◆ STATED PROBLEM:
Write out, word for word, the lines of the records from the one containing "With (x=36, y=17)" through the end of the records, inclusive.
---- INPUT RECORDS
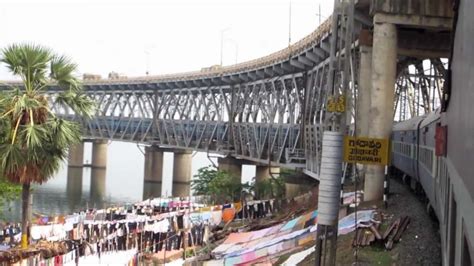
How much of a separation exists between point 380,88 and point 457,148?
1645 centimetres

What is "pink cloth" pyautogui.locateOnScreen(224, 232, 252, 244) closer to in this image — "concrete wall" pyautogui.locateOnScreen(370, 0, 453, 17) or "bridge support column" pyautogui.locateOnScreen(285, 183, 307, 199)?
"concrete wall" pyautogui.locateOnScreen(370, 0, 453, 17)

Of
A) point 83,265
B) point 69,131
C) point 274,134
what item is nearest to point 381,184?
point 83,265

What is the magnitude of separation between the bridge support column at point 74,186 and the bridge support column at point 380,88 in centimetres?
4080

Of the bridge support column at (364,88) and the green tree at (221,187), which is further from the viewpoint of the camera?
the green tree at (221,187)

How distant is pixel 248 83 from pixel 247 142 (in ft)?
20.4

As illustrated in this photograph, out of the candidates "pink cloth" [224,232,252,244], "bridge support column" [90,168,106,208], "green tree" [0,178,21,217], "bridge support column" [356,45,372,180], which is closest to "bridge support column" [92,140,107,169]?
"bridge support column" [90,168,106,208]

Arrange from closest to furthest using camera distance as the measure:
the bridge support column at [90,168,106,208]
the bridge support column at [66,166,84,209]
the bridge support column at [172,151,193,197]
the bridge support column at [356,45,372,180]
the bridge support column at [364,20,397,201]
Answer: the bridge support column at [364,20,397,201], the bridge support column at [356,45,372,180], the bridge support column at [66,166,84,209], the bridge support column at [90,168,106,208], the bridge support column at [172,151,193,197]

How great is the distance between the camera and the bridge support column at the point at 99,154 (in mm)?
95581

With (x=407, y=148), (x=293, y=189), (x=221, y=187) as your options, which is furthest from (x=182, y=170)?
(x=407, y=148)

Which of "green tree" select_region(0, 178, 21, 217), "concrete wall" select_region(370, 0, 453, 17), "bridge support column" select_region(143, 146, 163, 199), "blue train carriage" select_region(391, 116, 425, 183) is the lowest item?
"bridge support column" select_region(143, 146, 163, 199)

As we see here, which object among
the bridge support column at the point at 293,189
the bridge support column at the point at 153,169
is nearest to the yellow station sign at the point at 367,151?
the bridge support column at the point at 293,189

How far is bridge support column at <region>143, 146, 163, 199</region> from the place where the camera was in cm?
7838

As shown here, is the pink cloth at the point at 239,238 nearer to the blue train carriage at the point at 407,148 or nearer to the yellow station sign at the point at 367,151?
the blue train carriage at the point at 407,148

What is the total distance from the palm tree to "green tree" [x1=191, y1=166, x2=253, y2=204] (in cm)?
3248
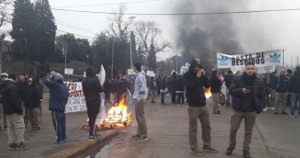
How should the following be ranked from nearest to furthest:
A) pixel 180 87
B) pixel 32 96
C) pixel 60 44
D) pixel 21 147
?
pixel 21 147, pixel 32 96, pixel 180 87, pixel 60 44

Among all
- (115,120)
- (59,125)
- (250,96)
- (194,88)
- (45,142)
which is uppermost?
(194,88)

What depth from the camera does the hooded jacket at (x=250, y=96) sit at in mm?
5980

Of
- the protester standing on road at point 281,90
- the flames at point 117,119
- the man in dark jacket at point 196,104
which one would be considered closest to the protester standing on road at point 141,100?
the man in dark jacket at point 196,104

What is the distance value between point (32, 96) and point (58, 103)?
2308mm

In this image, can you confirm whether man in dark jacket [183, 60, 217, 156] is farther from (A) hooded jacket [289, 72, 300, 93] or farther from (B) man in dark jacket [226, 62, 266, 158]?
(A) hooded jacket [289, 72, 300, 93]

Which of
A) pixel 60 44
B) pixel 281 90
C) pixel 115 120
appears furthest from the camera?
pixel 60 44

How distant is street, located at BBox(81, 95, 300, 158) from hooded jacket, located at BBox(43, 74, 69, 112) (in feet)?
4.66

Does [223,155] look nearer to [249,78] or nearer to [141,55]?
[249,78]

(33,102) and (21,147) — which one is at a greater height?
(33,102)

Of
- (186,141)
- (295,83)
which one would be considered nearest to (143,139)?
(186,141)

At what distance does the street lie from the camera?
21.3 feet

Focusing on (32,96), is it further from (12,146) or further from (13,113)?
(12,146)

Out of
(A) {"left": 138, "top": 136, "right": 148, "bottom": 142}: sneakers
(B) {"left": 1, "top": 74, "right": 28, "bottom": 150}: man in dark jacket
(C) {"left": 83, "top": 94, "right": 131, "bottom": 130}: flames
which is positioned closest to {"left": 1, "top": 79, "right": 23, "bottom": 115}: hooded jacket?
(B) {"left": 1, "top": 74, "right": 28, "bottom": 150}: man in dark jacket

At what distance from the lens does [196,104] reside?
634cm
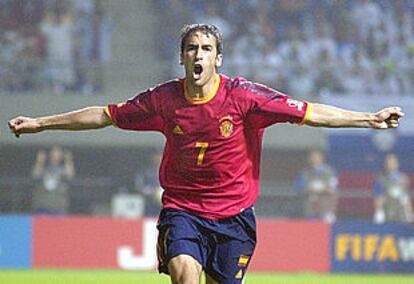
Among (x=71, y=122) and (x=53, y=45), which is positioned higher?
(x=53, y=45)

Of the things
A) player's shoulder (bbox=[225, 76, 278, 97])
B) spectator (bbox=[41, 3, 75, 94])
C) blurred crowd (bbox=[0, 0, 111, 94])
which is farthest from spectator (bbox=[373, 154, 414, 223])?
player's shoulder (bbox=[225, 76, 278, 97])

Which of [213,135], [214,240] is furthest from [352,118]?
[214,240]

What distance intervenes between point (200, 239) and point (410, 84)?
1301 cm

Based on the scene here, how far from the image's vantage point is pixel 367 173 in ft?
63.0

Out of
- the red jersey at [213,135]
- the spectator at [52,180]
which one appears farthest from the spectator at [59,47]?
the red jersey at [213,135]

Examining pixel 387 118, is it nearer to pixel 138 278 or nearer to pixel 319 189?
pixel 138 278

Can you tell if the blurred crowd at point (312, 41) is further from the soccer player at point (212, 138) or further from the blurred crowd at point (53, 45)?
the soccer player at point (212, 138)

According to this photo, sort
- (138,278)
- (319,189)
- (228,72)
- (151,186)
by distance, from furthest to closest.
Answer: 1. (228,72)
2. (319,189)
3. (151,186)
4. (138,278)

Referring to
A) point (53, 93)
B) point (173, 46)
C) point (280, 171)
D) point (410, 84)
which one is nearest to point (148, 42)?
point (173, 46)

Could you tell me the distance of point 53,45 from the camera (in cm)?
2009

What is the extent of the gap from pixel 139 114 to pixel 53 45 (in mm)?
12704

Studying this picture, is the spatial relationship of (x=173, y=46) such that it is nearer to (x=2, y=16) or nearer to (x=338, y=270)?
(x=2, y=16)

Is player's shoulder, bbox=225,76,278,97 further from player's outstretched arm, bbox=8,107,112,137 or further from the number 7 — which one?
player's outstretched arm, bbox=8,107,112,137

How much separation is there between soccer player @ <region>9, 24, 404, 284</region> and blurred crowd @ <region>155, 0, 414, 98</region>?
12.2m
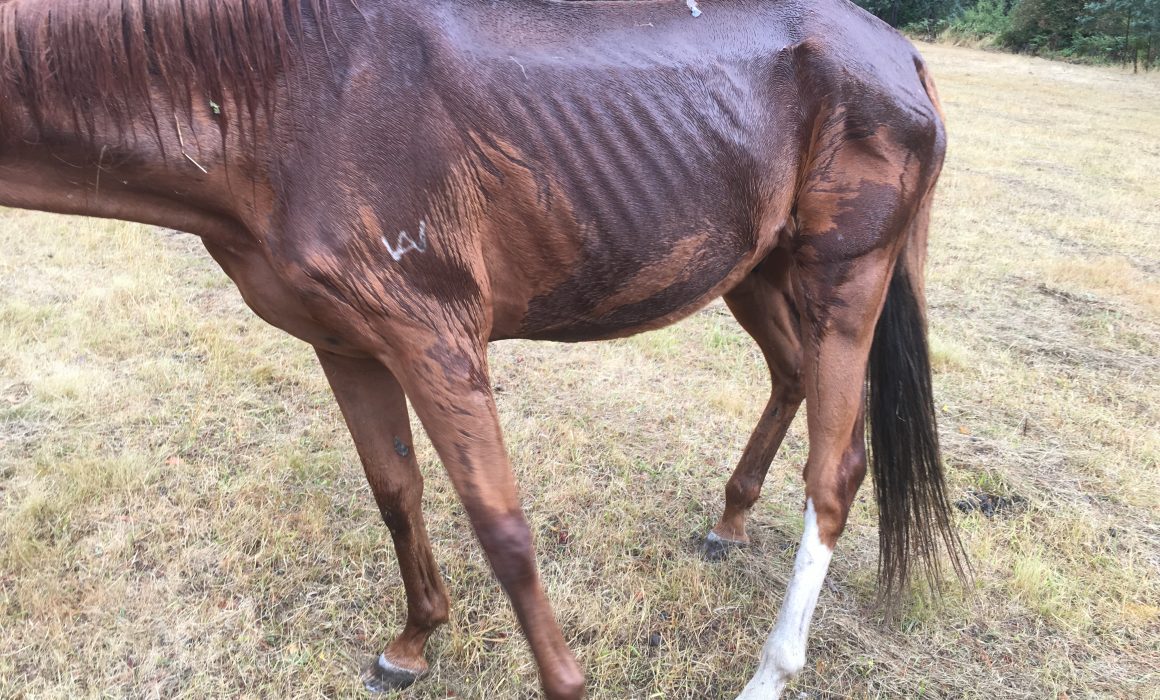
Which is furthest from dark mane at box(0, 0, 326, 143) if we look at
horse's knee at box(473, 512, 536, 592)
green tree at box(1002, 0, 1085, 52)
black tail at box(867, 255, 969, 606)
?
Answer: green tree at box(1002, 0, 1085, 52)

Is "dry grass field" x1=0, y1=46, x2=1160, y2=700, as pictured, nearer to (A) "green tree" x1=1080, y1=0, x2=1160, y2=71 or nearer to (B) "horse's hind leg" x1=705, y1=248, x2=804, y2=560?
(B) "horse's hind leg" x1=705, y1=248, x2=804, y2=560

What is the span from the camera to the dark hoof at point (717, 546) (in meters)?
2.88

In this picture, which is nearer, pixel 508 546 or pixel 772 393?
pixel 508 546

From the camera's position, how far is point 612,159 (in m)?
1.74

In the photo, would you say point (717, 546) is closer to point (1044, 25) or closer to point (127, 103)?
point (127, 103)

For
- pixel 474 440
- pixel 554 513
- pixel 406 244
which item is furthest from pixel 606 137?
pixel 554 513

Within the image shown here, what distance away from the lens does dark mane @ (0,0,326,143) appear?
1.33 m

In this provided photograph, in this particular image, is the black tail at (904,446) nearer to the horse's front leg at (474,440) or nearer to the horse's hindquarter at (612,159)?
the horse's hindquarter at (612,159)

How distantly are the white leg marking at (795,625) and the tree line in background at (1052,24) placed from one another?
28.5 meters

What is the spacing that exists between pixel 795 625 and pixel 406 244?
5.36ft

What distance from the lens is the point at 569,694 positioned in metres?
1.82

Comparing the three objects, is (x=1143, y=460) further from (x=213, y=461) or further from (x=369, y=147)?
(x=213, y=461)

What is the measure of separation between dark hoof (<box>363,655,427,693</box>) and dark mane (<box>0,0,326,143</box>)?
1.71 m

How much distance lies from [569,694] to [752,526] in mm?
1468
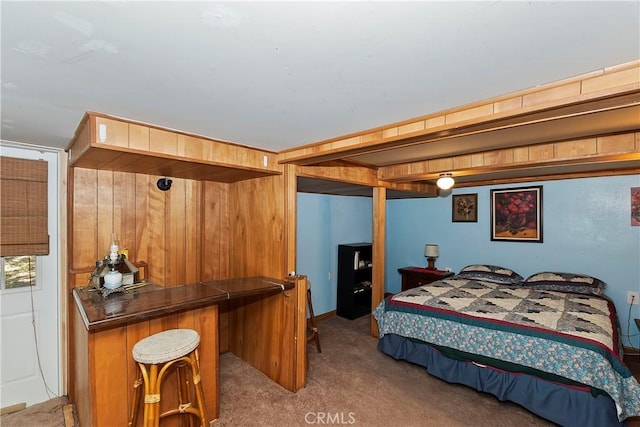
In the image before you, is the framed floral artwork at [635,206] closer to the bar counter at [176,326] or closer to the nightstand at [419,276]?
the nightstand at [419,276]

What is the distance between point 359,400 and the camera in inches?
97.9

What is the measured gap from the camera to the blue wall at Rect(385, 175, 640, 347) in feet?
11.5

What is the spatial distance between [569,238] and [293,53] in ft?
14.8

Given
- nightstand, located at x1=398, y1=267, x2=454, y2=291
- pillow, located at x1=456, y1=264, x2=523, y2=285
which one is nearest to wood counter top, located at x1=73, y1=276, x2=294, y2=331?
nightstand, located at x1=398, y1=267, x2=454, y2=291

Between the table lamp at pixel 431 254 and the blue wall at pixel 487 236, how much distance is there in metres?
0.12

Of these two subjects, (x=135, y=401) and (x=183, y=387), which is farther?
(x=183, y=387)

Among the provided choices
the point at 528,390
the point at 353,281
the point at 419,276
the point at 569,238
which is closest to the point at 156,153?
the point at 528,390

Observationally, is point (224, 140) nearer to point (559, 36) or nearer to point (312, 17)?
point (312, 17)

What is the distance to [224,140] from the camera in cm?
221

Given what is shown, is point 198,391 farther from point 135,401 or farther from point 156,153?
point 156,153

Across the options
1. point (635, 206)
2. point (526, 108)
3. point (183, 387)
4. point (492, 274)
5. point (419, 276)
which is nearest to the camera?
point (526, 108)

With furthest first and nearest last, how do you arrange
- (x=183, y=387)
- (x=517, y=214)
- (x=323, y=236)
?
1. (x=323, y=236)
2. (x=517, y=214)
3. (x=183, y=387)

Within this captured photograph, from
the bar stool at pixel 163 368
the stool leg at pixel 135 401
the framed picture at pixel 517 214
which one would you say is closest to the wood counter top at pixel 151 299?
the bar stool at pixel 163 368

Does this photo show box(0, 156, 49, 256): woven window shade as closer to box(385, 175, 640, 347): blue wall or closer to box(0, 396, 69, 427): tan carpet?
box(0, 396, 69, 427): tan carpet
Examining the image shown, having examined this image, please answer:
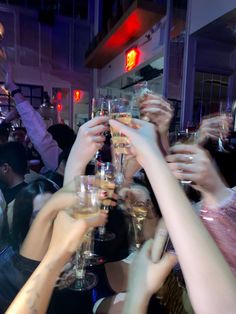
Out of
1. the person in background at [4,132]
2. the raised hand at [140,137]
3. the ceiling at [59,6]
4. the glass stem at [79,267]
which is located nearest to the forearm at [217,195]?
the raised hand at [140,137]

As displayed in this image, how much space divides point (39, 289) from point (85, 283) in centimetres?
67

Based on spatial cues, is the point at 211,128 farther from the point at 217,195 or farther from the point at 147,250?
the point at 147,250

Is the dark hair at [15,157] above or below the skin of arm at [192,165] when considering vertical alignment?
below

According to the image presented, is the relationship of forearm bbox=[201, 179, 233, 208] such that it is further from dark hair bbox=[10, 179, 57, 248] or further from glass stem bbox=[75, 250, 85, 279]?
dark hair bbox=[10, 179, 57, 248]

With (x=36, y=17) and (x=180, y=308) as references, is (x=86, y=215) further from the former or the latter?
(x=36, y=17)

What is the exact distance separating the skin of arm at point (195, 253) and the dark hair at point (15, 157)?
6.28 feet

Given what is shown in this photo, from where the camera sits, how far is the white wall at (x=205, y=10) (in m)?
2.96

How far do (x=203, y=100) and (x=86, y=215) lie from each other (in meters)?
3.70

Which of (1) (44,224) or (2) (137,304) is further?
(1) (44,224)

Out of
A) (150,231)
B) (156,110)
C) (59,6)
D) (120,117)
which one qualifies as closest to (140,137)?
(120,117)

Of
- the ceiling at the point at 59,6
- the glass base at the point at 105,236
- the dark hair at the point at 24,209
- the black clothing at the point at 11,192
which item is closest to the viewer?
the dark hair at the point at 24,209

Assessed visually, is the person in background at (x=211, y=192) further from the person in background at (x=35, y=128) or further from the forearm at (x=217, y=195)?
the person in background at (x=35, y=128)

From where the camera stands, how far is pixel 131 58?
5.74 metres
--------
◆ THE SOLUTION:
With (x=36, y=17) and (x=180, y=308) as references, is (x=86, y=215) further from the former or the latter?
(x=36, y=17)

What is the exact distance separating the skin of arm at point (195, 253) and the dark hair at point (15, 157)?
6.28 feet

Given what is shown in this photo, from where the camera sits, how far is the white wall at (x=205, y=10) (in m)?
2.96

How far do (x=203, y=100) and (x=86, y=215) lie from each other (in meters)?
3.70

Which of (1) (44,224) or (2) (137,304) is further?
(1) (44,224)

Out of
A) (150,231)
B) (156,110)
C) (59,6)
D) (120,117)
which one qualifies as closest to (140,137)?
(120,117)

Of
- the ceiling at the point at 59,6
- the glass base at the point at 105,236
- the dark hair at the point at 24,209
- the black clothing at the point at 11,192
which item is closest to the viewer?
the dark hair at the point at 24,209

Assessed visually, is the person in background at (x=211, y=192) further from the person in background at (x=35, y=128) or further from the forearm at (x=217, y=195)?
the person in background at (x=35, y=128)

From where the camera stands, how far is pixel 131 58?
5.74 metres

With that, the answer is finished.